Sözüm Rijkaard geldiğinde sabır yemini edenlere..Bir maçlık mıydı sözününüz, bu kadar aceleci olmaya ne luzum var ki..Bu sene, hatta 2 sene sampiyon olmamaya razı olmaz mısınız, ilerde makina düzeninde oynayacak ve dünyayı tekrar titretecek takım yaratma karşılığında?..
Ben hazırım ya sizler?..

10 Temmuz 2009 Cuma

10’a yakıştı..



Yaşı genç, daha kaldıramaz şımarır dediler , takımdaki diğer abiler sorun çıkartır dediler ama tüm bu karşı seslere rağmen sonunda Adnan Polat’ın takımı Arda’nın etrafında kurma projesi başlamış oldu. Arda Turan’a hem kaptanlık, hem de klup tarihinin Taçsız Kral Metin Oktay ve Karpatların Maradona’sı Hagi gibi efsanelerinin forması olan 10 numaralı forma verildi.
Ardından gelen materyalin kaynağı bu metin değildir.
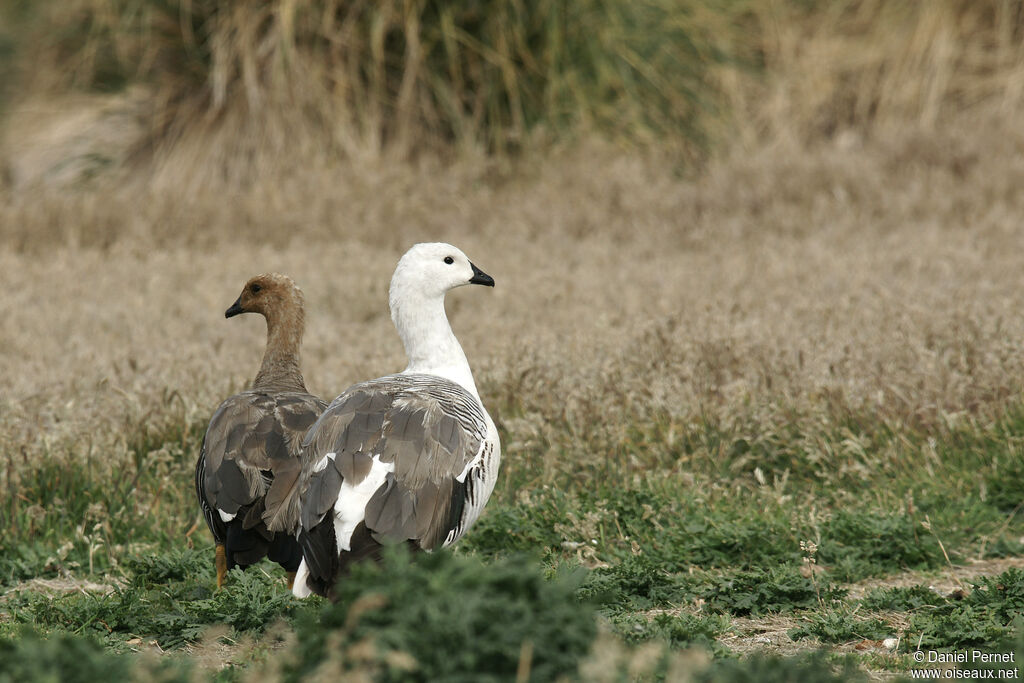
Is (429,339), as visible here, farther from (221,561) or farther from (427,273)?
(221,561)

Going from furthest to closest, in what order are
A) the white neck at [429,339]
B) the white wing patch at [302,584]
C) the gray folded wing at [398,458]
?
the white neck at [429,339] < the gray folded wing at [398,458] < the white wing patch at [302,584]

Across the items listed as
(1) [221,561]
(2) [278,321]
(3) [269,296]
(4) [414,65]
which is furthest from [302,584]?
(4) [414,65]

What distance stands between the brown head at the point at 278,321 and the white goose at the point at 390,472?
43.8 inches

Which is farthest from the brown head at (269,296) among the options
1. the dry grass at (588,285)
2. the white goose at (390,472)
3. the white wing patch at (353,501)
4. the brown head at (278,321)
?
the white wing patch at (353,501)

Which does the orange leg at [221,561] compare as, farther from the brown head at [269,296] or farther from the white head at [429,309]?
the brown head at [269,296]

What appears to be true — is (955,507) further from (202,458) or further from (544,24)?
(544,24)

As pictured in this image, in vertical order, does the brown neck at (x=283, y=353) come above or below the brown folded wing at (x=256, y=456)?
above

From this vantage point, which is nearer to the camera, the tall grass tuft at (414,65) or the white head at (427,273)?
the white head at (427,273)

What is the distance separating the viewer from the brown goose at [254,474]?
488cm

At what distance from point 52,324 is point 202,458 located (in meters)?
3.41

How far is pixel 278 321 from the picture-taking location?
21.3 feet

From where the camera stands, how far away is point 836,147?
38.2 feet

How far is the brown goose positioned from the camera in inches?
192

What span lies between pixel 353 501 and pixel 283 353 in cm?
211
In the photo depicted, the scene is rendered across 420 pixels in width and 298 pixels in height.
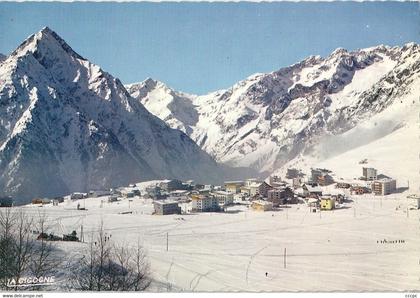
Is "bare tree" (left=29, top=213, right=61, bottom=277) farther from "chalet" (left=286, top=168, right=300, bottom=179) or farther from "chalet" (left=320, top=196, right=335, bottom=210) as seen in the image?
"chalet" (left=286, top=168, right=300, bottom=179)

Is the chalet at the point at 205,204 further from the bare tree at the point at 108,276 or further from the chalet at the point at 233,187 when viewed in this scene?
the bare tree at the point at 108,276

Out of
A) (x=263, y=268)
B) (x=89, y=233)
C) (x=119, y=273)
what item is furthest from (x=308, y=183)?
(x=119, y=273)

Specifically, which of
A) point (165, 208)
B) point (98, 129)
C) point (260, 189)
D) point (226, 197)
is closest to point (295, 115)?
point (98, 129)

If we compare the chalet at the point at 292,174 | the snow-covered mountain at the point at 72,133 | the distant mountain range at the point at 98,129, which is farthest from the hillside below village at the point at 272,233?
the snow-covered mountain at the point at 72,133

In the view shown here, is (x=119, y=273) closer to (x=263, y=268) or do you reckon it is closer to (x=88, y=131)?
(x=263, y=268)

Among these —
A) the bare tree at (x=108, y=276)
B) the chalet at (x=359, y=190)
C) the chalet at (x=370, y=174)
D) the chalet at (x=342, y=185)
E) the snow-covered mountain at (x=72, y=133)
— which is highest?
the snow-covered mountain at (x=72, y=133)

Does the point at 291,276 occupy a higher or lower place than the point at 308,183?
lower
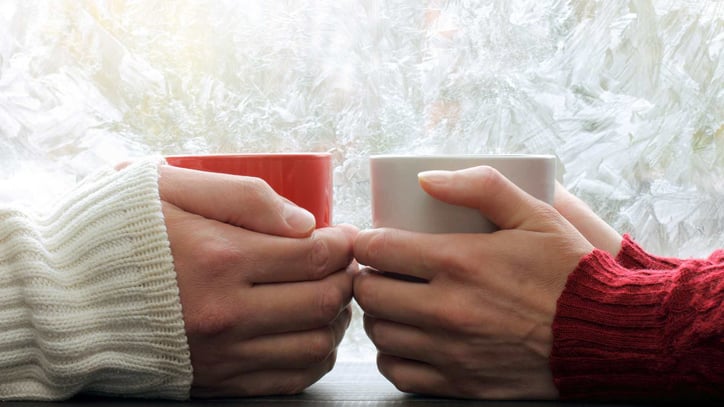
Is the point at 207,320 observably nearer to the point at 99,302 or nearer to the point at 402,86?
the point at 99,302

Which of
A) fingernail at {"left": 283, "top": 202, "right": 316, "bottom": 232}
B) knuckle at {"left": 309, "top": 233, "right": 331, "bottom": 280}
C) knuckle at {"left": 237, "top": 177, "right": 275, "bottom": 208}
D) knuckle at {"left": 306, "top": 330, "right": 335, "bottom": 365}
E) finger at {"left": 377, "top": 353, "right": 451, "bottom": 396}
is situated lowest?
finger at {"left": 377, "top": 353, "right": 451, "bottom": 396}

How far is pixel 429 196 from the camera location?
666mm

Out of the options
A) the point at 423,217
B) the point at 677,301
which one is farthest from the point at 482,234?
the point at 677,301

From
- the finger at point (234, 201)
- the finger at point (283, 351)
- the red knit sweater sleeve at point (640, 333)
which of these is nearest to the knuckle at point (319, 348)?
the finger at point (283, 351)

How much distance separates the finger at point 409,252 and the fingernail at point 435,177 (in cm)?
6

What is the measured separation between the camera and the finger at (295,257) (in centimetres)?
67

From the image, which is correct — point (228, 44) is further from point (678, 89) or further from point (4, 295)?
point (678, 89)

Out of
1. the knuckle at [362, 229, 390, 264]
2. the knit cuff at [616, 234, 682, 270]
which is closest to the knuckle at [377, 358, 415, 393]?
the knuckle at [362, 229, 390, 264]

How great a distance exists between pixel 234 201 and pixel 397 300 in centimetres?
17

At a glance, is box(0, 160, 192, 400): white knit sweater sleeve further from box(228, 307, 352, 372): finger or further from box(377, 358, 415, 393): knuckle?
box(377, 358, 415, 393): knuckle

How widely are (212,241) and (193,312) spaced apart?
0.06 meters

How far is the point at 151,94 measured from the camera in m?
0.96

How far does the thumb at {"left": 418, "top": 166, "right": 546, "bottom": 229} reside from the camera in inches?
25.0

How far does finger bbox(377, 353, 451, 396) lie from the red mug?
15 cm
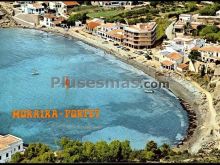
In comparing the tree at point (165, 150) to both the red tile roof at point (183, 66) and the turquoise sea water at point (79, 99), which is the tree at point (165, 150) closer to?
the turquoise sea water at point (79, 99)

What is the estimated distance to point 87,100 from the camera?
28984 millimetres

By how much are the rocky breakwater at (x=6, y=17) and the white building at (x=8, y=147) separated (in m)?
27.0

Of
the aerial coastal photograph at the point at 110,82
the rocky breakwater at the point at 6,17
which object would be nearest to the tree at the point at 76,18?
the aerial coastal photograph at the point at 110,82

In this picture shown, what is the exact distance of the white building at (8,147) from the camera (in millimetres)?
20281

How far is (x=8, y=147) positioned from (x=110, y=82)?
12.8 metres

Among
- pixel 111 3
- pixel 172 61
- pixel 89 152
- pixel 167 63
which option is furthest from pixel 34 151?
pixel 111 3

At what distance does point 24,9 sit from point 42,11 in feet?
6.00

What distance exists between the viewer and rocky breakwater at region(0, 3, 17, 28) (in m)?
46.8

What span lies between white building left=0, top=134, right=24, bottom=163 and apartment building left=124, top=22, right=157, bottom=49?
19748 millimetres

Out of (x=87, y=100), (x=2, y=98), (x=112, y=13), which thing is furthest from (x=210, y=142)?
(x=112, y=13)

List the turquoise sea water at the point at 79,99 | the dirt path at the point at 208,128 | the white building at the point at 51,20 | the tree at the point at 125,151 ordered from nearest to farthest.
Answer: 1. the tree at the point at 125,151
2. the dirt path at the point at 208,128
3. the turquoise sea water at the point at 79,99
4. the white building at the point at 51,20

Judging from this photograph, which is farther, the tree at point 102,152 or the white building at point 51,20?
the white building at point 51,20

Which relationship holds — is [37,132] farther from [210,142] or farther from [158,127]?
[210,142]

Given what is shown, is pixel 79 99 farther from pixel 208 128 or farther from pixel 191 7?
pixel 191 7
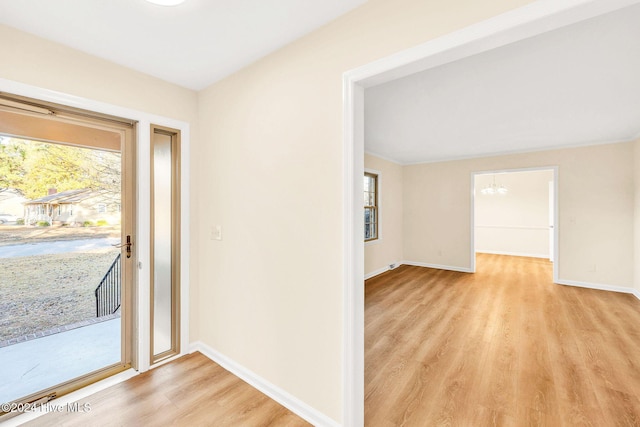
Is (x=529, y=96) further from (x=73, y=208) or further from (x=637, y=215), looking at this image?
(x=73, y=208)

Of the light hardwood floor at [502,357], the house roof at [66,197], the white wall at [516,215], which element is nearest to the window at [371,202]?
the light hardwood floor at [502,357]

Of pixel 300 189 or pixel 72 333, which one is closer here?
pixel 300 189

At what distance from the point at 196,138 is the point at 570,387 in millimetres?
3866

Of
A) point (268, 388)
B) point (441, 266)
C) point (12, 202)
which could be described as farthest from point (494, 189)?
point (12, 202)

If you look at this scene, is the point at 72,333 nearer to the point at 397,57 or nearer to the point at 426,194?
the point at 397,57

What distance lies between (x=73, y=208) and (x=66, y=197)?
0.30ft

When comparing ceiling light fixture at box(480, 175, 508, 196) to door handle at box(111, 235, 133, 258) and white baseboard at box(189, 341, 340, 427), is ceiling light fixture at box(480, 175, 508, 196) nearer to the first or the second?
white baseboard at box(189, 341, 340, 427)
10 numaralı formaya sahip isim ilk bakışta tüm takımlarda en önemli oyuncu olarak göze çarpar. Yıldız, oyun kurucu, serbest adam ne ararsan olur 10 numaralarda!..GS’da 10 numara ise Metin Oktay ile birlikte farklı şekilde anılmaya başlanır. Klup tarihinin efsanesi oldu, klubun kitlelere hitap etmesini sağladı “Taçsız Kral”. Öyle ki günümüzdeki 50’li yaş jenerasyonunda “Metin Oktay Galatasaraylısı” kavramı oluşmuştur. Metin Oktay’dan sonra Hagi’ye kadar “#10” kimseye tam olarak oturmamıştı adeta..



Sonra HAGI geldi..
Hagi taraftarın gönlünde o kadar büyük bir yer edindi ki bıraktıktan sonra #10 numaranın rafa kaldırılması gündeme geldi..Ve 1 sene sonra 10'u çok özledik; takımda hep bir #10 arayışı başladı. Yani 10'dan sonra takımda sürekli “Yeni Hagi” arayışı başladı. Bize ne kadar da kötülük yapmış meğersek!.


Hagi’den sonra bu yeni Hagi arayışı kervanına önce Felipe, akabinde Necati ve son olarak da Lincoln katıldı..Hiçbiri bekleneni veremedi; kimi yarı sezonda kaçtı, kimi güreşçi oldu kimi ise kaçak ve alemci oldu..Alemci olanı şu anda hala takımın oyuncusu ama forma numarası geldiğinin birkaç katına çıkmış durumda; 1 ile 100 arasında değil şu anda..



Ve en son #10 numaramız içimizden biri olan, yetiştirdiğimiz en yetenekli oyunculardan olan ve yukardaki resimde Haginin golüne top toplayıcıyken sevinen Arda Turan oldu..Dileriz Arda yeteneklerinin yanında bu yaşına rağmen sergilediği lider özelliklerini, karizmatikliğini sürdürür ve manevi olarak değerli ama son yıllarda biraz yıpratılmış olan #10’a ve kaptanlığa layık olur. Kimse ‘10’dan Hagi ya da Metin Oktay olmasını beklemiyor; bildiğimiz Arda Turan’ımız olsun yeter..Tek fark gol anonslarında #66 değil de #10 numara olarak seslenilecek olması..10 numara da kaptanlık da kendisine çok yakışacak ve düzgün kişiliğiyle tüm zorlukların üstesinden taraftarın da yardımıyla gelecektir..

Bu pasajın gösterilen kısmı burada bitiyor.